**Task description**: Every line below that holds the string "name" should be copied out.

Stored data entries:
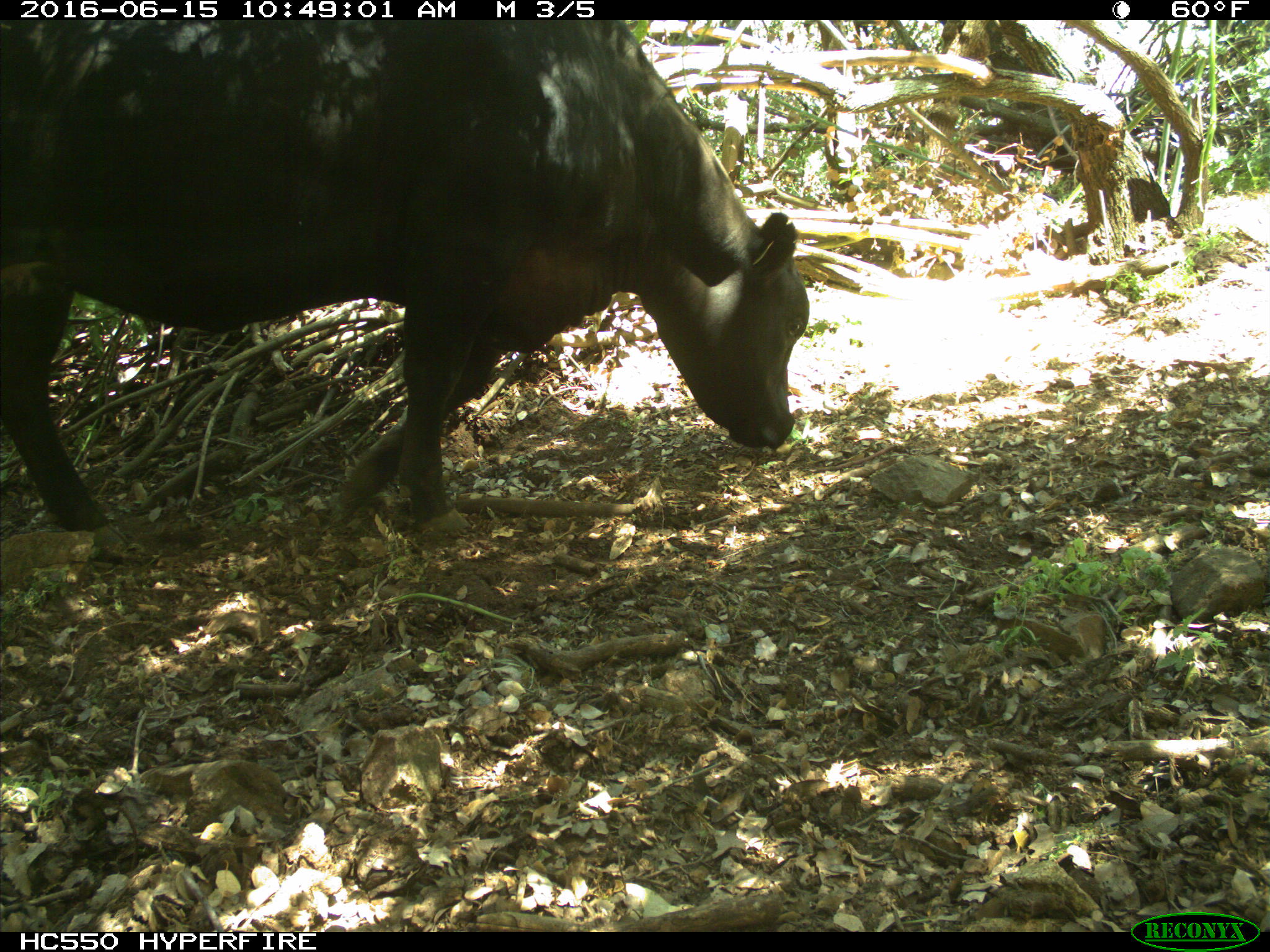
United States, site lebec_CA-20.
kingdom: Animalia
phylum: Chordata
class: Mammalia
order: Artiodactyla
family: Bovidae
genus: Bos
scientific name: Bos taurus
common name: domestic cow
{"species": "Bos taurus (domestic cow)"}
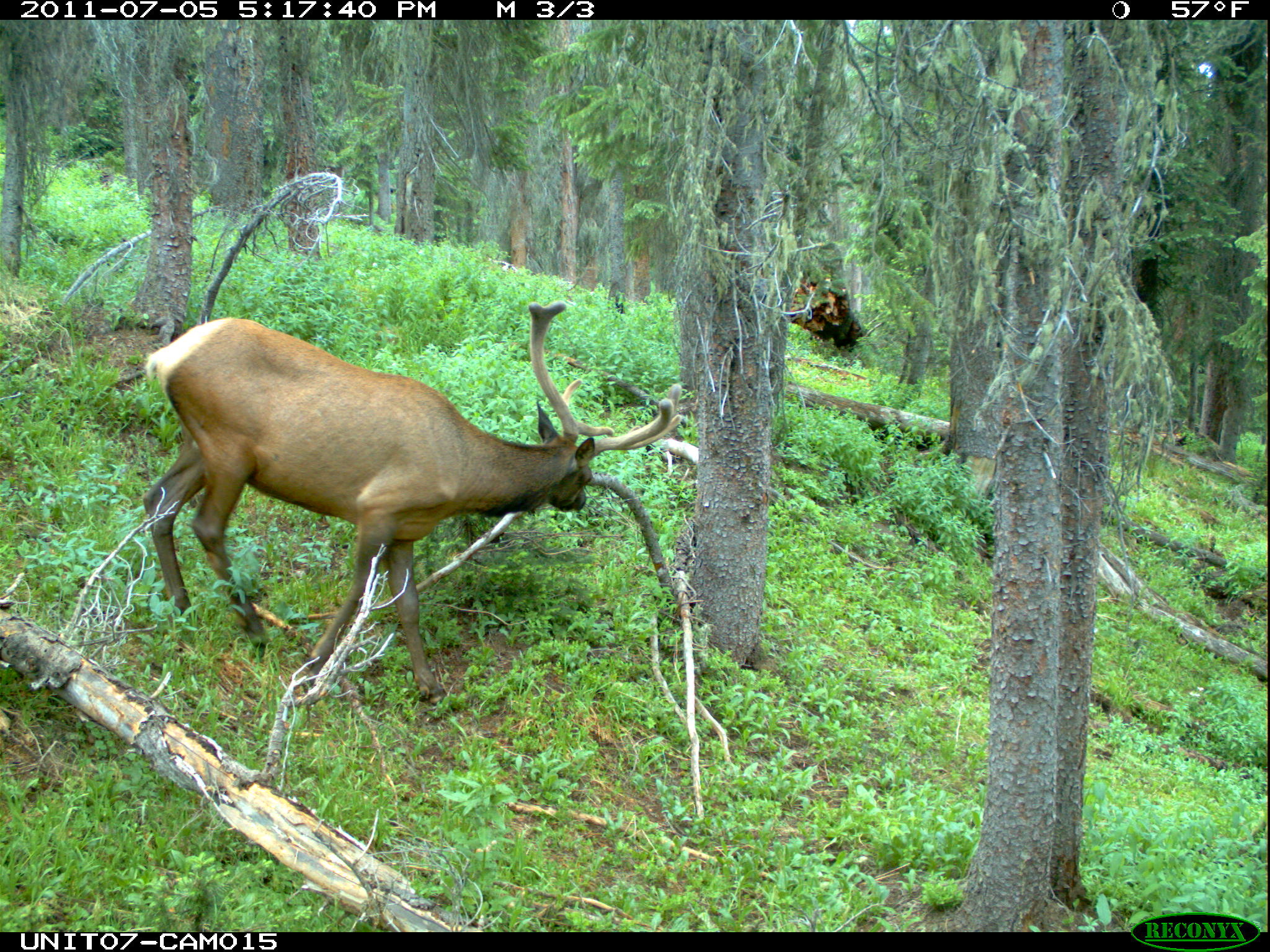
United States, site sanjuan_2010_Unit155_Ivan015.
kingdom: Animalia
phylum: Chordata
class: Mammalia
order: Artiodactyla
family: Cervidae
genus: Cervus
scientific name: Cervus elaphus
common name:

**Answer below**:
scientific name: Bos taurus
common name: domestic cow
scientific name: Cervus elaphus
common name:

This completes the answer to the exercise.